If you’re using one database to store the state of the system and another database to store data in a format that is quick and effective to query for the purposes of presentation, who’s in charge of keeping the two databases in sync?

This seems to be the final step of nearly any command whose action affects the query database. To avoid giving too many responsibilities to each command, the most obvious approach is that any command whose action affects the query database fires an event at the end. The event handler will then take care of updating the query database. The query database doesn’t fully represent the business behind the application; it only contains data—possibly denormalized data—in a format that matches the expectations of the user interface. For example, if you’re going to display pending orders, you might want to have a query database just for the information you intend to display for orders. In doing so, you don’t store the customer ID or product ID, just the real name of the customer, a full description of the product, and a calculated total of the order that includes taxes and shipping costs.

Stale data and eventual consistency

When each stack in CQRS owns its database, the command database captures the state of the system and applies the “official” data model of the business domain. The query database operates as a cache for data readymade for the presentation’s needs. Keeping the two databases in sync incurs a cost. Sometimes this cost can be postponed; sometimes not.

If you update the query database at the end of a command, just before the end of the saga or at any point of the workflow when it makes sense, you automatically keep the command and query databases in sync. Your presentation layer will constantly consume fresh data.

Another approach that is sometimes used in the concrete implementations consists of delaying the synchronization between the command and query databases. The command database is regularly updated during the execution of the command so that the state of the application is consistent. Those changes, though, are not replicated immediately to the query side. This typically happens for performance reasons and to try to keep scalability at the maximum.

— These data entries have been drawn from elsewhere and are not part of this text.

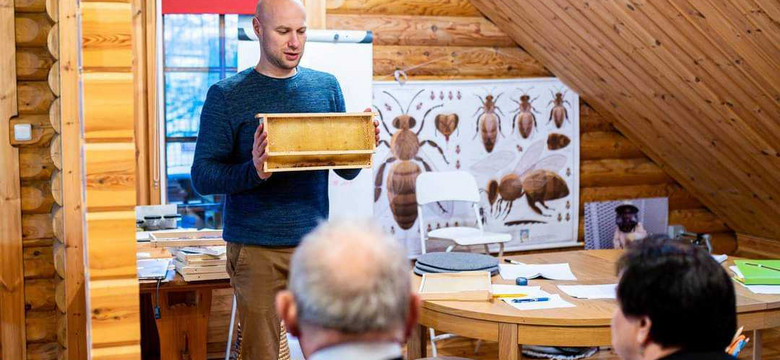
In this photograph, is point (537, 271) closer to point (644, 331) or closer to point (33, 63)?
point (644, 331)

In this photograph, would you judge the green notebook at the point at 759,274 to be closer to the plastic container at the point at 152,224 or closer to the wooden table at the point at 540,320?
the wooden table at the point at 540,320

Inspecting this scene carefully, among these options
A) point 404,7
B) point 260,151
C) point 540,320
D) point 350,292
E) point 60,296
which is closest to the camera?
point 350,292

When the query and command databases are not in sync, the presentation layer might show stale data and the consistency of the entire system is partial. This is called eventual consistency—at some point, the databases are consistent, but consistency is not guaranteed all the time.

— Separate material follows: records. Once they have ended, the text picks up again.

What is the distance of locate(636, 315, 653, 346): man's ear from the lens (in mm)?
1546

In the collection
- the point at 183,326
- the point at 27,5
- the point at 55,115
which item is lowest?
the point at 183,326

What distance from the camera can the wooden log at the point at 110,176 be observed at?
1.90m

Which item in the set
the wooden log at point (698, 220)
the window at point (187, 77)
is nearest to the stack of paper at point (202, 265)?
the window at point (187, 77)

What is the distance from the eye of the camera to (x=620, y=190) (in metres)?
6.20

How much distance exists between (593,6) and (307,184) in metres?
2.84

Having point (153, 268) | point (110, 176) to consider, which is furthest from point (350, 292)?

Is working with stale data a problem? It depends.

First and foremost, there should be a reason for having stale data; often, the reason is to speed up the write action to gain greater scalability. If scalability is not a concern, there’s probably no reason for stale data and eventual consistency. Beyond that, we believe that very few applications can’t afford displaying stale data for a short amount of time (with “short amount of time” being defined by the context). In many write-intensive systems, writes are sometimes performed in the back end and only simulated on the presentation to give the illusion of full synchronicity. The canonical example is when you post on a social network and the following two things happen:

  • The back end of the system is updated through a command.
  • At the end of the command, the DOM of the page is updated via JavaScript with the changes.

In other words, what appears as the real status of the system is simply the effect of a client-side command. At some point, however, in a few seconds (or minutes or days) something happens that restores full consistency so that when the page is displayed from scratch reading from the server, it presents aligned data.

Eventual consistency is commonly achieved through scheduled jobs that run periodically or via queues that operate asynchronously. In this case, the saga ends by placing an event to a separate bus, possibly on a persistent queue. The queue will then serve events one at a time, causing the handler to fire and update the query database.